◆ Try it ◆
Go to the line containing "2016 Nissan Versa SV" in the material below. From there to the end, retype every line exactly and drop the pictures.

══ Recorded data

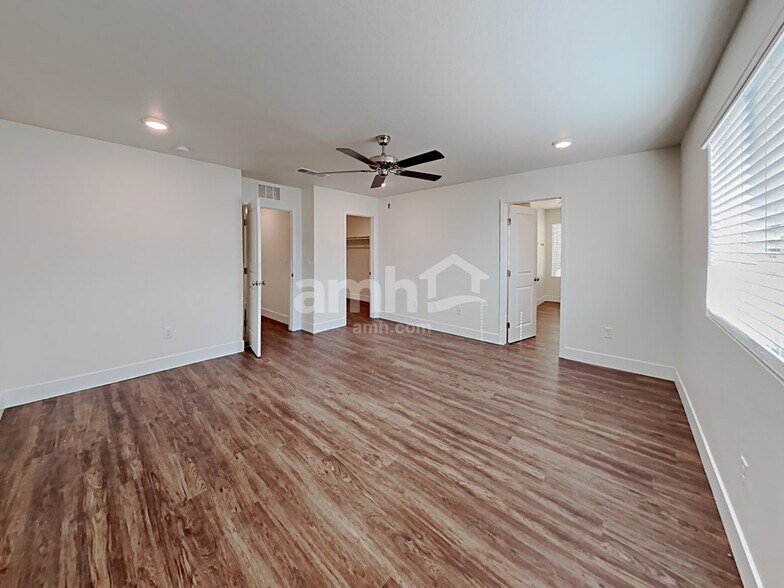 Building Photo - 6034 Schmidt St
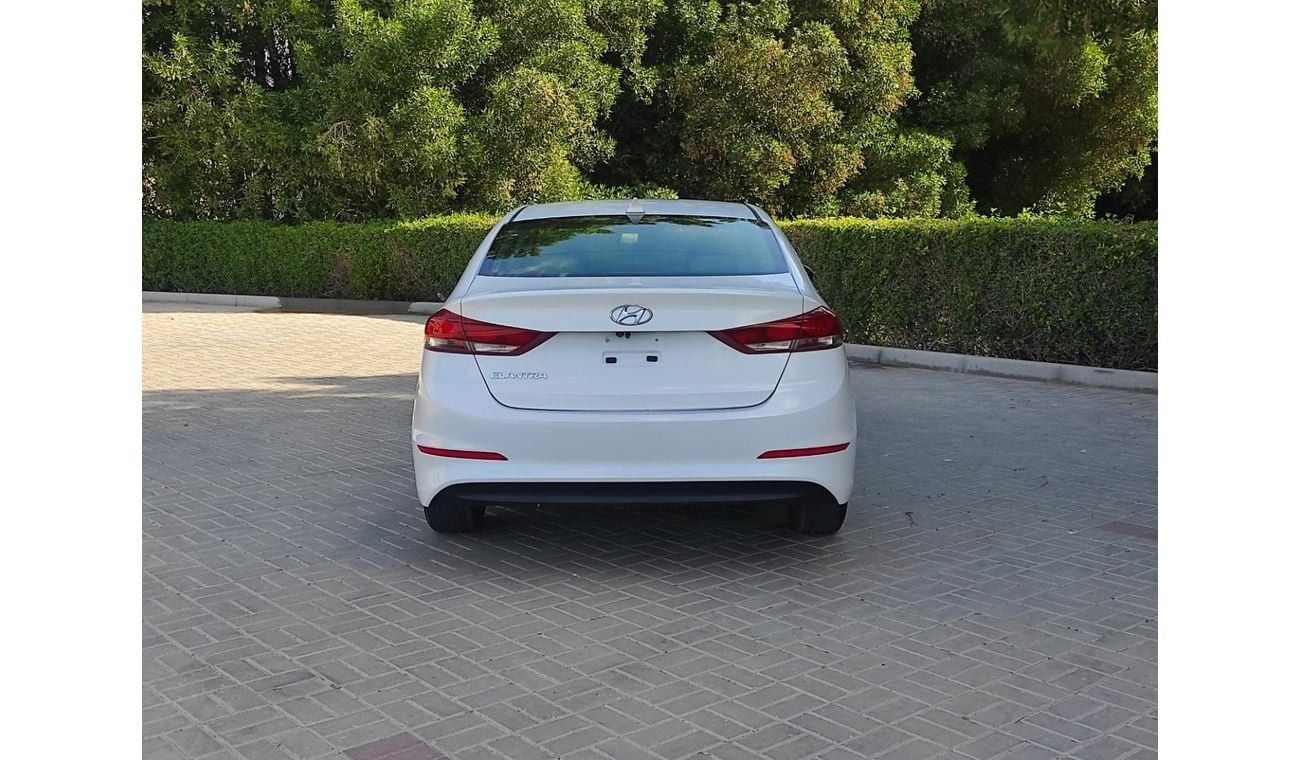 هيونداي إلانترا Standard 2.0L Hyundai Elantra 2017 2.0 usa full automatic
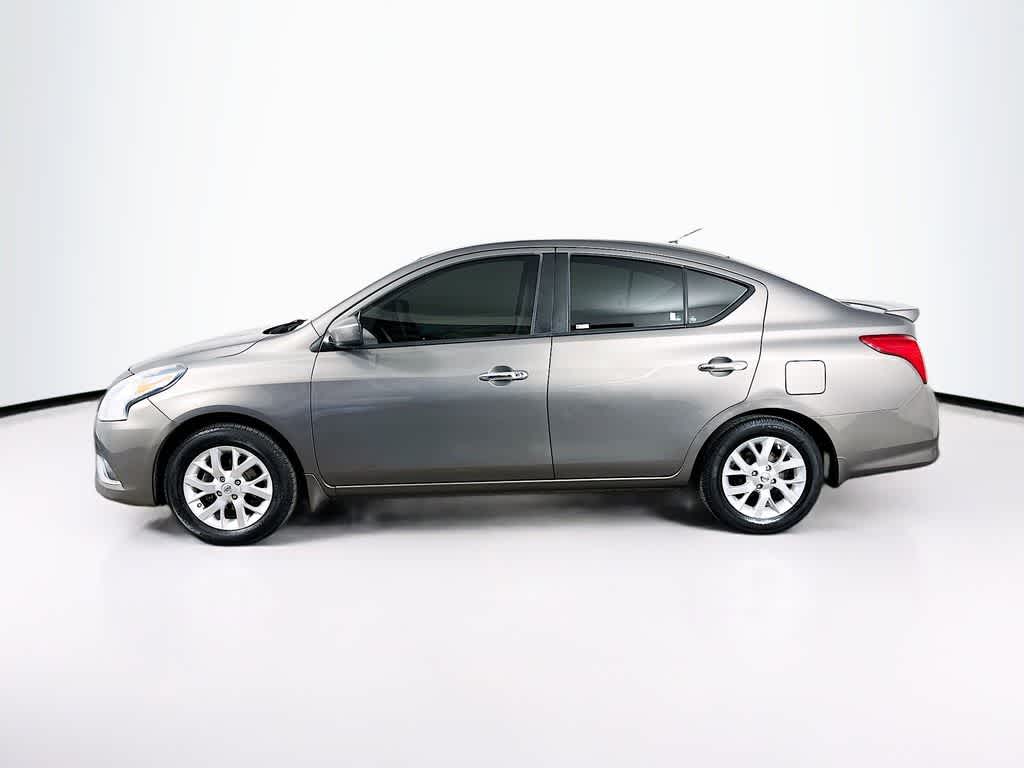 2016 Nissan Versa SV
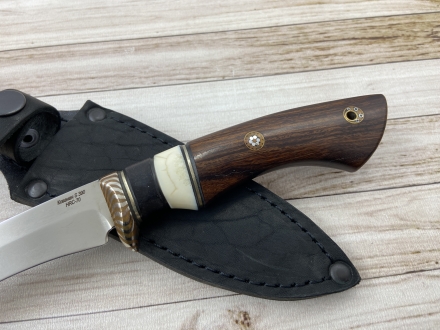 Нож "Белуга" сталь S390, рукоять мокумэ-ганэ,черный граб, бивень моржа и железное дерево (распродажа)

════

◆ Solution to this exercise ◆
 2016 Nissan Versa SV
 Нож "Белуга" сталь S390, рукоять мокумэ-ганэ,черный граб, бивень моржа и железное дерево (распродажа)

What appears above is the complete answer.